Records from a collection:
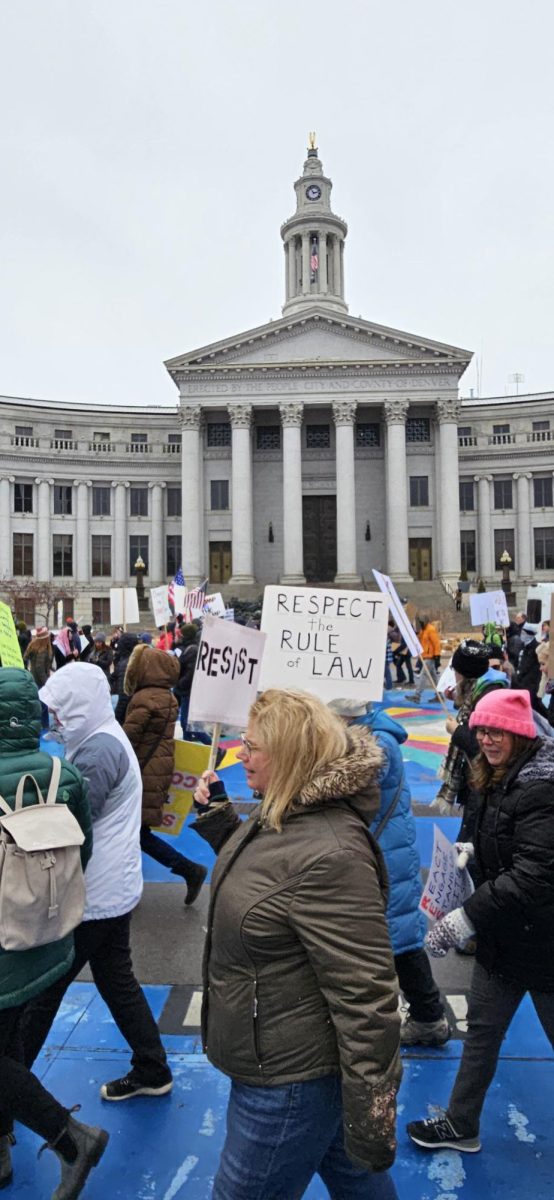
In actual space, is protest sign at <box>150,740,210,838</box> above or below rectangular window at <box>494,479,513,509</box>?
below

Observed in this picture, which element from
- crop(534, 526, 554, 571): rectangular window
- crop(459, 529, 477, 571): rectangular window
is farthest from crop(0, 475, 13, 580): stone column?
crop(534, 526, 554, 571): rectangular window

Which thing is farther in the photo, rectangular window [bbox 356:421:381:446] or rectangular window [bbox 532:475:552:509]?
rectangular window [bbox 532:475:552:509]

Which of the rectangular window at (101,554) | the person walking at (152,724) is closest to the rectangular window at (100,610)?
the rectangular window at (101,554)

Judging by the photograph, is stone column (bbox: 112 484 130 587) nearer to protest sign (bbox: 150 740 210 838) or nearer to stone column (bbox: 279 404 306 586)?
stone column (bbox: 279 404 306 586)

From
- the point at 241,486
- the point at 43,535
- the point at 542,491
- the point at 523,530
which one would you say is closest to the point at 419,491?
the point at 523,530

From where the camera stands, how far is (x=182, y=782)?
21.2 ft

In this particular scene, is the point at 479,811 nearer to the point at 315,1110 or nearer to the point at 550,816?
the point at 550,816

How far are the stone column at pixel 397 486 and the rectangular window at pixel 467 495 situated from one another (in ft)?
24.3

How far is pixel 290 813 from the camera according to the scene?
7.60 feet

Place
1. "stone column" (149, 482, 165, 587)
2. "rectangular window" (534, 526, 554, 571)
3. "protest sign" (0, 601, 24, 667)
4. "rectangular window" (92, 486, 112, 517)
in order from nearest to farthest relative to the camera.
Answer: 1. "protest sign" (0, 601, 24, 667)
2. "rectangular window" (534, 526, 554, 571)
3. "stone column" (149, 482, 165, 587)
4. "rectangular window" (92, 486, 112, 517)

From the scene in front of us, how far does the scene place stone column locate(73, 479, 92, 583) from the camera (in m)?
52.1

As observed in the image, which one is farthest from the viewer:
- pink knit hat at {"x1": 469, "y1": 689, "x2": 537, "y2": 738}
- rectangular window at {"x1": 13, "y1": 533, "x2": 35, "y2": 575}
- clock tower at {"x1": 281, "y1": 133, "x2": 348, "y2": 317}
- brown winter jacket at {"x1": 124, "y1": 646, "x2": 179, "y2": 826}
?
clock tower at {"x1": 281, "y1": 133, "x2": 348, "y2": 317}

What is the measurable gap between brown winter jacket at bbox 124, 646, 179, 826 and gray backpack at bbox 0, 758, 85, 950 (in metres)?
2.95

...

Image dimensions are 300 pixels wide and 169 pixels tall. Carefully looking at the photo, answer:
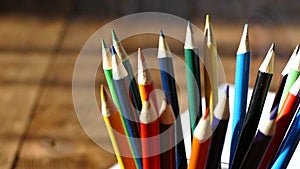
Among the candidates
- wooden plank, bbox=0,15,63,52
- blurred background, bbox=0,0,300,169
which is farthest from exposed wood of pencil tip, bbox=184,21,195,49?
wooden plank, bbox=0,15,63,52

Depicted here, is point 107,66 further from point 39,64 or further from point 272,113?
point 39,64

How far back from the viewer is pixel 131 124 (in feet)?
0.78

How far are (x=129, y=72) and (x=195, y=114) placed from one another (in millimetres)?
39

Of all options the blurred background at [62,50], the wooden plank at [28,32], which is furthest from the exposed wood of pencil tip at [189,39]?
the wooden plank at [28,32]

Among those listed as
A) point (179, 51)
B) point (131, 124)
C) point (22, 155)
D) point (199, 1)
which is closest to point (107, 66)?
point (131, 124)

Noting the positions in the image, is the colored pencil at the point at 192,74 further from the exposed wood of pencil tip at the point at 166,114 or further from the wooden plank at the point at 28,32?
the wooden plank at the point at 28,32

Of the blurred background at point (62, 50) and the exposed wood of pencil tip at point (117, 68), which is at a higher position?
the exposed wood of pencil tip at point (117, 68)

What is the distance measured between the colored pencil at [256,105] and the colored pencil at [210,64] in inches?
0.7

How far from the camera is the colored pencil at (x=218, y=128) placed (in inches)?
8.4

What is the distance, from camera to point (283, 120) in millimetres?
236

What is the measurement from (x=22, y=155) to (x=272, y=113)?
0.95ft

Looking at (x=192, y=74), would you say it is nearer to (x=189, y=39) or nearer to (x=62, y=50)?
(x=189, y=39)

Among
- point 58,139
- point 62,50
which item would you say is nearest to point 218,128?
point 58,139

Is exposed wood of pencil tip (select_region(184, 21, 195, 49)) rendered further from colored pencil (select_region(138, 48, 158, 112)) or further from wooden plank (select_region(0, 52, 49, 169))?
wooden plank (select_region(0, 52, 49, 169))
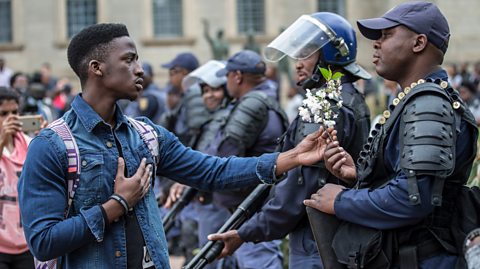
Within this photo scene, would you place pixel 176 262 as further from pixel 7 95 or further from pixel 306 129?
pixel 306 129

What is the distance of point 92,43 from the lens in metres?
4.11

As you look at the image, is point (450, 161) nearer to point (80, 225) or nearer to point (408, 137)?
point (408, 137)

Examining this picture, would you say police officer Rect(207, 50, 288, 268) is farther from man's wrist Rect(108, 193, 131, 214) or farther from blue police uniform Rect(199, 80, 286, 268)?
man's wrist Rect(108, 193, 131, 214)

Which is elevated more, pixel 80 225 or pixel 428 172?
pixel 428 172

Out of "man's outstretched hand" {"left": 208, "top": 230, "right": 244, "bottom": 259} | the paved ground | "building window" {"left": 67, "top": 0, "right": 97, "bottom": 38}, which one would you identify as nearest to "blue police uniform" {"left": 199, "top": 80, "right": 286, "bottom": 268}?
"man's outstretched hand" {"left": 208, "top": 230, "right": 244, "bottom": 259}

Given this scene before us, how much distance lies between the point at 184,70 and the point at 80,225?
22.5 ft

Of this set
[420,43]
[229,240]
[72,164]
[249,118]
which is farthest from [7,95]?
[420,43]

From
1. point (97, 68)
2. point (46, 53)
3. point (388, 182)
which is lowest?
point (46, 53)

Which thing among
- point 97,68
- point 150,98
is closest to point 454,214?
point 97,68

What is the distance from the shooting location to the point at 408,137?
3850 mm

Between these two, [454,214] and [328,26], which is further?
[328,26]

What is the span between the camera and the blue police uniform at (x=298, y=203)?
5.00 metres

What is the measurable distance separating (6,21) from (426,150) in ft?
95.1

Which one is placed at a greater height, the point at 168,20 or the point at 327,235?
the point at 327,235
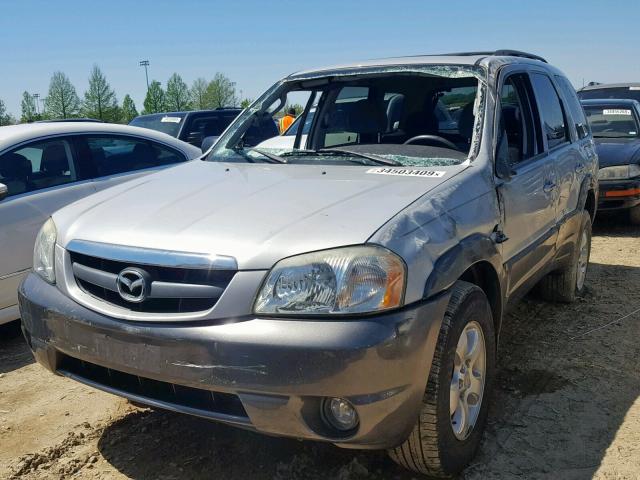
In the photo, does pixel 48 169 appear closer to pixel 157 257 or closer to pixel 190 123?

Exercise details —
Reproduce the records verbatim from the line containing "What is the span" through the line containing "In the photo, does", both included, omitting the pictures.

Result —
What is the span between the camera and the blue police uniform at (x=298, y=203)?
5.00 metres

What is the measurable distance separating (6,21) from (426,150) in ft?
95.1

Which one is placed at a greater height, the point at 168,20 or the point at 327,235?
the point at 327,235
In the photo, does pixel 48 169 appear closer to pixel 157 257 or closer to pixel 190 123?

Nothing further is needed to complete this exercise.